Monday, March 26, 2012

Encountering God

This past week, through the eyes and heart of Brian McLaren (Finding Our Way Again), we examined the first way that people of faith might interrupt their regularity and normalcy, challenging their faith to greater depths. That way is voluntary pilgrimage. It is an intentional choice to interrupt our normal family lives, and interrupt our normal orientations by seeking new, unknown places God will meet us. Places like Jerusalem, Mecca, Bethlehem, Rome, a retreat center, a youth camp, a conference, or a sabbatical in the mountains or desert southwest, etc. Whatever the voluntary pilgrimage that breaks with our normal patterns of life, it becomes for us a spiritual revival, a new birth, or a rite of literal passage.
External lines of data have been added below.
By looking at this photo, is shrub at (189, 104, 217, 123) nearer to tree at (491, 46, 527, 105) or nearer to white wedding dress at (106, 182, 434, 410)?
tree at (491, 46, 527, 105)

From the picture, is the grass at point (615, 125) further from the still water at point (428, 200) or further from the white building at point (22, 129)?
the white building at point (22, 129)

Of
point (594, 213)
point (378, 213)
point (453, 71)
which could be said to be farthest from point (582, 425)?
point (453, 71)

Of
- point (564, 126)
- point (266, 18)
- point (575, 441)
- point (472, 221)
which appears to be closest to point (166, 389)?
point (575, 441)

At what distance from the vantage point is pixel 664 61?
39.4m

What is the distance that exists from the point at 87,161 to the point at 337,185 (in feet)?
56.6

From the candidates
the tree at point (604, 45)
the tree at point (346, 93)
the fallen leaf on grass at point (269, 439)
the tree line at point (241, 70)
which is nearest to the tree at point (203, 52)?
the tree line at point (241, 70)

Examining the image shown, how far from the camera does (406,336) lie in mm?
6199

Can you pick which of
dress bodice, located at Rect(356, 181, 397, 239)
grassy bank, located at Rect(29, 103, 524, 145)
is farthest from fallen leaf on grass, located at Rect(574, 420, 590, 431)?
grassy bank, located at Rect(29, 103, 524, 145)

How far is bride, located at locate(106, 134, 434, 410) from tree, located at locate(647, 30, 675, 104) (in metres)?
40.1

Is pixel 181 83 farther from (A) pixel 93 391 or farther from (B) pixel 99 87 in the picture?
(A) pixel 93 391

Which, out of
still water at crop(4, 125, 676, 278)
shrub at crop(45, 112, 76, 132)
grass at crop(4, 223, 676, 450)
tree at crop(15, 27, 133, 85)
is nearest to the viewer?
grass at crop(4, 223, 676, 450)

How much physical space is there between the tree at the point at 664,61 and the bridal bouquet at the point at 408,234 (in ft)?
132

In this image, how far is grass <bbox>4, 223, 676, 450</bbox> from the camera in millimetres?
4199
A second way that people of faith interrupt regularity and normalcy is through fasting. What is more normal and regular for us than eating three meals a day? What is more habitual and routine than our personal or social customs of coffee and toast, sandwich and soft drink, meat and potatoes, rice and beans? To forgo normal eating - whether through a complete fast or through a partial fast - becomes a kind of dietary pilgrimage, a way of making sure we have not let the rhythms of the everyday put us to sleep, a way to make sure that our habits have not become addictions, that our kitchens have not become prisons. Whatever the reason and whatever the occasion, fasting is an exercise in extraordinary intentionality. Fasting requires self-control and so defies the self-indulgence of gluttony, lust, and greed. Like pilgrimage, it helps us to appreciate precious, mundane things we so easily take for granted - a sandwich, a mug of hot chocolate, our own beds, our front doors or gardens.

Personal Encounter
  • Imagine the world in one thousand years, in the thirty-first century, following two scenarios: one in which these first two ancient spiritual practices have been forgotten for a thousand years, and one in which they have been revitalized and followed. What would these two worlds be like?
  • Read and examine Isaiah 58 for an even deeper perspective on fasting, and the fruits of extraordinary spiritual intentionality.